The second thing you need to know is… commercial real estate agents usually operate within territories, which means they will have a high level of familiarity with the general area. This also means that they will have a high familiarity with the landlords that own the properties you are trying to lease. If the agent has had years of experience in a given region, they will naturally develop relationships, maybe even friendships, with the property owners. This can be both good and bad. It might be a good thing because your agent has already established a working relationship with the landlord, which could work to your advantage. However, it can be also bad because your agent might be working more on behalf of the landlord instead of you. So, unfortunately, that can be a conflict of interest.

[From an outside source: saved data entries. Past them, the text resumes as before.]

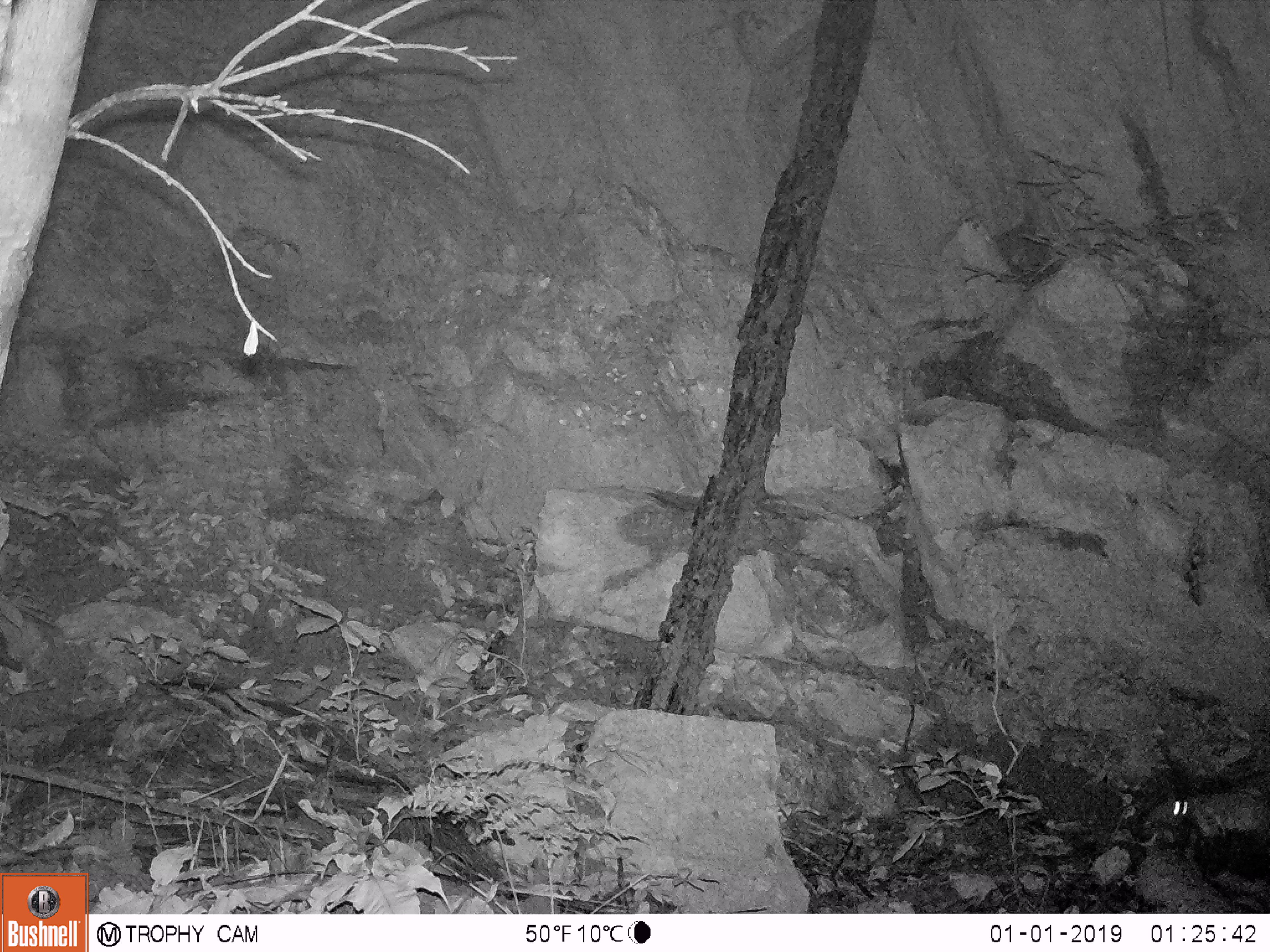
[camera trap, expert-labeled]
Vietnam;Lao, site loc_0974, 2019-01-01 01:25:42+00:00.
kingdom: Animalia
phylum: Chordata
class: Mammalia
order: Rodentia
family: Muridae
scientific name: Muridae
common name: old-world mice and rats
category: unidentified murid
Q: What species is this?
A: Unidentified murid (old-world mice and rats) (Muridae).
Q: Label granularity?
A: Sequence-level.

The third thing you need to know is… your agent might take it upon themselves to include non-standard items in the lease agreement. For example, what usually happens when your lease ends? Well normally, if you decide that you like your current location, you can renew for one year at a time. So, one-year renewals are the norm. However, your agent… NOT the landlord, might have written in that renewals are for a term of two years. In this case, your agent makes more money, and also, the landlord gets more money because you have now committed to a longer lease term. This is all because you thought it was a standard part of the lease. But it wasn’t. Your trusty, commercial real estate agent wrote it in for their own benefit.
So, there it is: I have given you three reasons why you have to proceed with caution when dealing with a commercial real estate agent. And again, those three reasons are… Number one: Your agent is more like a middleman. Number two: Your agent is operating within a familiar territory, which can naturally create a loose, but sometimes cozy, association with the landlord. Number three: Your agent might include non-standard items in the lease agreement… for their own benefit.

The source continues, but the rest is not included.